== Text shown ==
________________________
# GETTING STARTED WITH SQL AND BIG QUERY

# Introduction

Structured Query Language, or SQL, is the programming language used with databases, and it is an important skill for any data scientist. In this course, you'll build your SQL skills using BigQuery, a web service that lets you apply SQL to huge datasets.

In this lesson, you'll learn the basics of accessing and examining BigQuery datasets. After you have a handle on these basics, we'll come back to build your SQL skills.

## YOUR FIRST BIG QUERY COMMANDS

In this we will import the bigquery python package

In [1]:
from google.cloud import bigquery

The first step in the workflow is to create a Client object. As you'll soon see, this Client object will play a central role in retrieving information from BigQuery datasets.

In [4]:
# create a client object
client = bigquery.Client()
________________________
== Records provided ==

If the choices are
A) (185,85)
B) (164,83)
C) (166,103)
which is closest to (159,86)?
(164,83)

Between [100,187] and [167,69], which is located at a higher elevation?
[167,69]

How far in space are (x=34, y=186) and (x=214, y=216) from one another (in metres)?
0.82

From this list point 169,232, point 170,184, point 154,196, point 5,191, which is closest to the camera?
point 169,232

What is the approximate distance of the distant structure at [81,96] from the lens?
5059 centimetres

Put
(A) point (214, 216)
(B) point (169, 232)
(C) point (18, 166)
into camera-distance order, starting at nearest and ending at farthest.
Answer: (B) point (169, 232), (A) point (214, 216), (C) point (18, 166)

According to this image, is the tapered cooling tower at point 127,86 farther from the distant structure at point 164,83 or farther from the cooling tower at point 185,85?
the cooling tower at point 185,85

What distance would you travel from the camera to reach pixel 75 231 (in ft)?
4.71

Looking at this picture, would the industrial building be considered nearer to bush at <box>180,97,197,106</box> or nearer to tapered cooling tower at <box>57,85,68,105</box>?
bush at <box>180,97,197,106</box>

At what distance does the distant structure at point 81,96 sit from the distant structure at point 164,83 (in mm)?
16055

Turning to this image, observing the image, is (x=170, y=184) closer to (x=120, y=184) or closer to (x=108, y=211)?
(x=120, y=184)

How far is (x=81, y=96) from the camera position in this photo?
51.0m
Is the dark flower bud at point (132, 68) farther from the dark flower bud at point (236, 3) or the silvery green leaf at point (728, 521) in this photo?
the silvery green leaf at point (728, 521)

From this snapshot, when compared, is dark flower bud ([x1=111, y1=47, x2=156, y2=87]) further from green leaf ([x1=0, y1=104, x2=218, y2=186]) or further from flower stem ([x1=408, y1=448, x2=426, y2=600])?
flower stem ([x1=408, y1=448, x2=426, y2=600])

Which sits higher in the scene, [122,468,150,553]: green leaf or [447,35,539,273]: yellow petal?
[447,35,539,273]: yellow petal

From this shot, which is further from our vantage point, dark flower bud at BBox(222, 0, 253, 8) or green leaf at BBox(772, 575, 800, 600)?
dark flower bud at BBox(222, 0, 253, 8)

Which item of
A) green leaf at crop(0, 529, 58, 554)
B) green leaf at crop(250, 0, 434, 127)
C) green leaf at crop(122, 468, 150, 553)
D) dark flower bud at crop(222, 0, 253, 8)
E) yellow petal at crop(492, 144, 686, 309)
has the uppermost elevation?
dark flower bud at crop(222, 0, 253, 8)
________________________
== Problems and tasks ==
1. Answer these questions about the BigQuery tutorial, marking each answer with the same letter:
(a) What does the abbreviation SQL stand for?
(b) Which package does the code import from google.cloud?
(c) What is the first step in the workflow?
2. Repeat the part of the BigQuery tutorial between "Structured Query Language, or" and "your SQL skills.", inclusive.

== Set of answers ==
1.
(a) Structured Query Language
(b) bigquery
(c) Creating a Client object

2.
Structured Query Language, or SQL, is the programming language used with databases, and it is an important skill for any data scientist. In this course, you'll build your SQL skills using BigQuery, a web service that lets you apply SQL to huge datasets.

In this lesson, you'll learn the basics of accessing and examining BigQuery datasets. After you have a handle on these basics, we'll come back to build your SQL skills.